Говоря это, он выпрямился в своей машине — и Бет увидела вдруг, как он прекрасен. Как они все прекрасны, юноши и мужчины, решившие стать людьми.
— Не надо плакать, фрей Элисабет. Нам ничто не может повредить. Сэнтио-сама рассказывал об одном святом короле, который так сказал: мы или победим, или станем мучениками, в любом случае мы в выигрыше. Не волнуйтесь о нас и возвращайтесь во дворец. Скоро все решится.
— Я… — Бет вытерла глаза рукавом, — я не хочу возвращаться. Вы… почти самое лучшее, что я видела на Картаго. Я люблю вас.
— Тогда вернитесь, — улыбнулся Рэй. — И расскажите о нас правду.
* * *
В первом часу первой смены, когда Высокий город только пробуждался, из водопровода хлынула кровь.
Тысячи людей в тайсёгунском дворце и в окружавших его манорах, встав утром с постели, умылись кровью. Так им, во всяком случае, показалось в первые секунды. Отпрянув от раковин, выскочив из душевых кабинок, они увидели в зеркалах свои тела и лица, покрытые багровыми разводами — есть от чего перепугаться. Самые хладнокровные поднесли ладони к губам, понюхали, кое-кто даже лизнул — и оказалось, что у багрового потока нет ни вкуса, ни запаха. Это была просто вода, окрашенная вода.
Самые нервные за это же время успели переполошить родственников и домочадцев, выскочить из домов — и рассмотреть огромное полотнище, растянутое между фермами купольных креплений. На полотнище каной и астролатом было выведено: «Отпусти народ мой!».

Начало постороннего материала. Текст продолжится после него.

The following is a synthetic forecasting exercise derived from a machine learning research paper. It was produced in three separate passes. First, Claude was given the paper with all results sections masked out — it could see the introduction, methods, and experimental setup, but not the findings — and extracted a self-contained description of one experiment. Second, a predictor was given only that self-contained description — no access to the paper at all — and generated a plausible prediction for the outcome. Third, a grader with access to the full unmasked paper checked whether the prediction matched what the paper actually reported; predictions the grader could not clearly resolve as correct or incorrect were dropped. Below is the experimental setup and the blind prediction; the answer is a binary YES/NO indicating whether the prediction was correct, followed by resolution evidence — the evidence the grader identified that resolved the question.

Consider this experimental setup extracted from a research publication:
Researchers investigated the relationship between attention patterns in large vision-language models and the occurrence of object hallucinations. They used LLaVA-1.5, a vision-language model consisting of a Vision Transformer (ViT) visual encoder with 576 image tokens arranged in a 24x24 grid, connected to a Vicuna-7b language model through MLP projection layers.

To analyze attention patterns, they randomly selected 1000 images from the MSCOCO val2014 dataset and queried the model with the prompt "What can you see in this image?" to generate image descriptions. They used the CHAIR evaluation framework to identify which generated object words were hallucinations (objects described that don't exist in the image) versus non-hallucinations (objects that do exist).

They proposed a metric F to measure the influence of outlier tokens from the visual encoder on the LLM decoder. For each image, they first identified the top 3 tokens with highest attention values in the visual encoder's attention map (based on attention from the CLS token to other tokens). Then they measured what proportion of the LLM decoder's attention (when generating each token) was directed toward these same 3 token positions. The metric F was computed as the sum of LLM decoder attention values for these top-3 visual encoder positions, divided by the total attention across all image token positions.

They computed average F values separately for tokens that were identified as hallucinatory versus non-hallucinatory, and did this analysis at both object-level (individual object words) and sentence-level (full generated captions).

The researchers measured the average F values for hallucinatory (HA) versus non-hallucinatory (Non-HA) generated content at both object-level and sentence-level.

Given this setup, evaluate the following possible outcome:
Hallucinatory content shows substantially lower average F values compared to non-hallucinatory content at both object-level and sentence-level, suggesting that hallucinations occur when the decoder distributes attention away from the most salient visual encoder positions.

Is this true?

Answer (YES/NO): NO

Полотнище сняли, с водой какое-то время ничего не могли поделать: кто-то бахнул восемь тонн красного пищевого красителя в шестой резервуар, и кроме как слить его и набрать заново, вариантов не было. По счастью, в течение суток синоптики обещали дожди. По счастью, район населяли небедные люди, которые могли позволить себе доставку бочки-другой питьевой воды на дом, и у большинства маноров имелся отдельный выход наружу, куда предприимчивые обладатели глайдеров могли спустить эти бочки на тросах. Но впечатление произвести удалось, и вышло оно неизгладимым.